Re: Possibility to disable `ALTER SYSTEM`

2023-09-08 Thread Álvaro Hernández



On 7/9/23 21:51, Gabriele Bartolini wrote:

Hi everyone,

I would like to propose a patch that allows administrators to disable 
`ALTER SYSTEM` via either a runt-time option to pass to the Postgres 
server process at startup (e.g. `--disable-alter-system=true`, false 
by default) or a new GUC (or even both), without changing the current 
default method of the server.


The main reason is that this would help improve the “security by 
default” posture of Postgres in a Kubernetes/Cloud Native environment 
- and, in general, in any environment on VMs/bare metal behind a 
configuration management system in which changes should only be made 
in a declarative way and versioned like Ansible Tower, to cite one.


Below you find some background information and the longer story behind 
this proposal.


Sticking to the Kubernetes use case, I am primarily speaking on behalf 
of the CloudNativePG open source operator (cloudnative-pg.io 
, of which I am one of the maintainers). 
However, I am sure that this option could benefit any operator for 
Postgres - an operator is the most common and recommended way to run a 
complex application like a PostgreSQL database management system 
inside Kubernetes.


In this case, the state of a PostgreSQL cluster (for example its 
number of replicas, configuration, storage, etc.) is defined in a 
Custom Resource Definition in the form of configuration, typically 
YAML, and the operator works with Kubernetes to ensure that, at any 
moment, the requested Postgres cluster matches the observed one. This 
is a very basic example in CloudNativePG: 
https://cloudnative-pg.io/documentation/current/samples/cluster-example.yaml


As I was mentioning above, in a Cloud Native environment it is 
expected that workloads are secure by default. Without going into much 
detail, many decisions have been made in that direction by operators 
for Postgres, including CloudNativePG. The goal of this proposal is to 
provide a way to ensure that changes to the PostgreSQL configuration 
in a Kubernetes controlled Postgres cluster are allowed only through 
the Kubernetes API.


Basically, if you want to change an option for PostgreSQL, you need to 
change the desired state in the Kubernetes resource, then Kubernetes 
will converge (through the operator). In simple words, it’s like 
empowering the operator to impersonate the PostgreSQL superuser.

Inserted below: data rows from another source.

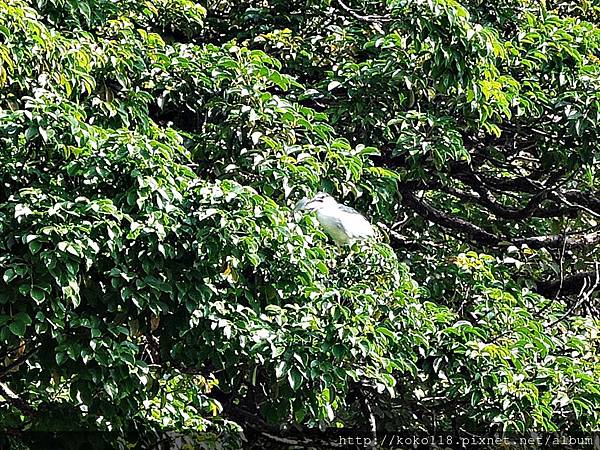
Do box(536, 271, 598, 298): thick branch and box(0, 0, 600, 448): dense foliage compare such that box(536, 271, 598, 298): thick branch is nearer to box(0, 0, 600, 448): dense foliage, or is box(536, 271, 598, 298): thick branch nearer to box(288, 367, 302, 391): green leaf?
box(0, 0, 600, 448): dense foliage

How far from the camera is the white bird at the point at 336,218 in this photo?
8.66 ft

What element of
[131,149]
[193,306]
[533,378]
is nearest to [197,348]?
[193,306]

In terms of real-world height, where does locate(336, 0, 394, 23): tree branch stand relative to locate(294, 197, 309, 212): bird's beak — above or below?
above

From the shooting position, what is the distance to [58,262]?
2125 mm

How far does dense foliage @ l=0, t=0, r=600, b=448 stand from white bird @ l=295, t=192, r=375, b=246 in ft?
0.14

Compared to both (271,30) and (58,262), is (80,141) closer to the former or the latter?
(58,262)

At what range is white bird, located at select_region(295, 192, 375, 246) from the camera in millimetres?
2639

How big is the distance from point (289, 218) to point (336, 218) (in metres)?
0.15

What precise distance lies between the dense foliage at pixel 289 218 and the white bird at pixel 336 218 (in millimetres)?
43

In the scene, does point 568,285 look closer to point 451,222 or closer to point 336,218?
point 451,222

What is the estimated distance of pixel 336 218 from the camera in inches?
104

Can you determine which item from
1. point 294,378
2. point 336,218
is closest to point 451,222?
point 336,218

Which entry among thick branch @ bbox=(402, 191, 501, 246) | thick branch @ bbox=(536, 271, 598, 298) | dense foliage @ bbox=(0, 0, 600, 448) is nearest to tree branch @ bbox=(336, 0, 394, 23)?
dense foliage @ bbox=(0, 0, 600, 448)

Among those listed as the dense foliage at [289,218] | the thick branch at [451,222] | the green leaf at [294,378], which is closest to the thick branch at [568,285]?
the dense foliage at [289,218]
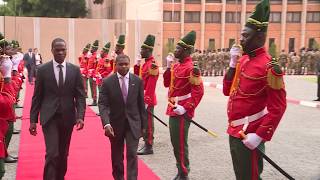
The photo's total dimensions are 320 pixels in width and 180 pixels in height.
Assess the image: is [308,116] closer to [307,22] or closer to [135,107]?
[135,107]

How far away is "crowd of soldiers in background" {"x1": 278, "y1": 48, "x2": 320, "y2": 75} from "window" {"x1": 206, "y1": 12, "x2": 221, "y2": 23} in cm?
1880

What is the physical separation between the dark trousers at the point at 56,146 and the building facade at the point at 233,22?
46057mm

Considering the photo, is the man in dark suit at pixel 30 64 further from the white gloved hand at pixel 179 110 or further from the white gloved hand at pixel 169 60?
the white gloved hand at pixel 179 110

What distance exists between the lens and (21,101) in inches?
701

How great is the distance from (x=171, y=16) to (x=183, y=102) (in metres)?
45.8

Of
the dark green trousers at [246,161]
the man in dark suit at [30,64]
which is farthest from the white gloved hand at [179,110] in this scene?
Answer: the man in dark suit at [30,64]

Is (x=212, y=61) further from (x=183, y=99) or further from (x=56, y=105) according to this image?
(x=56, y=105)

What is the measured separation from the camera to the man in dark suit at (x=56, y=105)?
6016 millimetres

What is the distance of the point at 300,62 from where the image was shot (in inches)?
1403

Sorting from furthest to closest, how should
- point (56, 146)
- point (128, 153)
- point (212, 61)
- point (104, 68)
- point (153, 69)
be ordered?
point (212, 61) → point (104, 68) → point (153, 69) → point (128, 153) → point (56, 146)

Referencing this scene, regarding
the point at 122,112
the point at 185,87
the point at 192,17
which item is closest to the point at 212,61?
the point at 192,17

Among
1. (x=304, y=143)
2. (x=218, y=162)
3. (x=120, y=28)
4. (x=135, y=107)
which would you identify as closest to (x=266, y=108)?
(x=135, y=107)

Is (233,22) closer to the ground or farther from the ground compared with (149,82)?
farther from the ground

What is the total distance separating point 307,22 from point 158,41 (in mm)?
18319
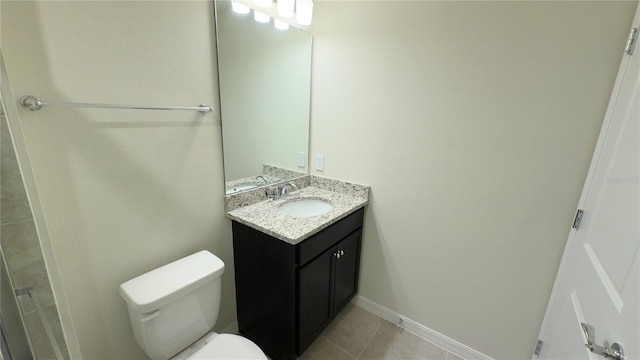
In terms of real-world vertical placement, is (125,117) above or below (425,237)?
above

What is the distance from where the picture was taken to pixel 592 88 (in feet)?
3.66

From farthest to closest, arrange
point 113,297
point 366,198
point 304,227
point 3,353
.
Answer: point 366,198, point 304,227, point 113,297, point 3,353

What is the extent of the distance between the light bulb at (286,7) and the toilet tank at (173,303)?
1.44 meters

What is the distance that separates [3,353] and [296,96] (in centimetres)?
170

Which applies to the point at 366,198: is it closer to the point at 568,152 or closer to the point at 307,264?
the point at 307,264

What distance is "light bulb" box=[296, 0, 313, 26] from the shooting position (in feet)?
5.28

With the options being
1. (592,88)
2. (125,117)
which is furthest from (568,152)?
(125,117)

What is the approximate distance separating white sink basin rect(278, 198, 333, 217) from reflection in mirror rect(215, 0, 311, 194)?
24 centimetres

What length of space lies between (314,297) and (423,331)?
2.79 ft

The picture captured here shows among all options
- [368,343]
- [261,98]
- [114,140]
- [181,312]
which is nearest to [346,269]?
[368,343]

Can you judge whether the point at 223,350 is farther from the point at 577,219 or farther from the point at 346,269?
the point at 577,219

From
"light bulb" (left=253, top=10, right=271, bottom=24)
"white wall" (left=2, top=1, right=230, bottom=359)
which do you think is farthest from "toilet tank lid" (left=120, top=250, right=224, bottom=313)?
"light bulb" (left=253, top=10, right=271, bottom=24)

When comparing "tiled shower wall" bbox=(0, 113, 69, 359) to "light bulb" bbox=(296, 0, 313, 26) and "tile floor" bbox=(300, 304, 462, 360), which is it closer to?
"tile floor" bbox=(300, 304, 462, 360)

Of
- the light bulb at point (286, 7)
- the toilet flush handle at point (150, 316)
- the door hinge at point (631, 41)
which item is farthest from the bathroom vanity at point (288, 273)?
the door hinge at point (631, 41)
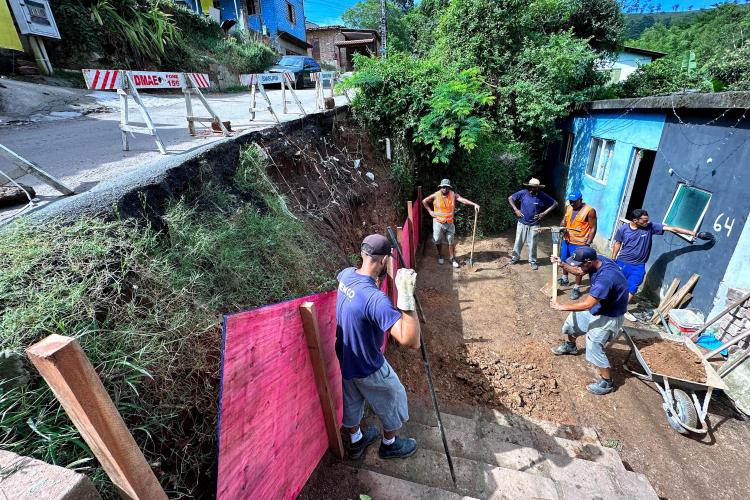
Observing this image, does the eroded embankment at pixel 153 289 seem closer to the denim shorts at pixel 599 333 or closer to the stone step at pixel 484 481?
the stone step at pixel 484 481

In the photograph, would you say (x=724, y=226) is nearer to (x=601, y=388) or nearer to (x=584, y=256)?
(x=584, y=256)

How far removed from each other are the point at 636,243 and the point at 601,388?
254 cm

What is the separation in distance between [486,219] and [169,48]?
12999mm

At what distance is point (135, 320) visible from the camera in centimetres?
187

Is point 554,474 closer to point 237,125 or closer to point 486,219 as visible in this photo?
point 237,125

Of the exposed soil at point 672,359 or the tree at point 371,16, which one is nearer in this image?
the exposed soil at point 672,359

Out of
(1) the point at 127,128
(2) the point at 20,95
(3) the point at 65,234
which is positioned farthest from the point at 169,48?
(3) the point at 65,234

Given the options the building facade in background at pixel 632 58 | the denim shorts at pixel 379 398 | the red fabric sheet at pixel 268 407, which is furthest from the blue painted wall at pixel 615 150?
the building facade in background at pixel 632 58

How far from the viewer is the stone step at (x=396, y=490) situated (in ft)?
7.61

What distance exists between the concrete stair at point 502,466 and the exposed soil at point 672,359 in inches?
49.0

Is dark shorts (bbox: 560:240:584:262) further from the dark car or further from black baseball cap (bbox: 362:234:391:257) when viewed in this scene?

    Coming from a similar background to Gabriele's, I support this 
proposal.


    In StackGres (https://stackgres.io) we also allow users to manage 
postgresql.conf's configuration declaratively. We have a CRD (Custom 
Resource Definition) that precisely defines and controls how a 
postgresql.conf configuration looks like (see 
https://stackgres.io/doc/latest/reference/crd/sgpgconfig/). This 
configuration, once created by the user, is strongly validated by 
StackGres (parameters are valid for the given major version, values are 
within the ranges and appropriate types) and then periodically applied 
to the database if there's any drift between that user-declared 
(desired) state and current system status.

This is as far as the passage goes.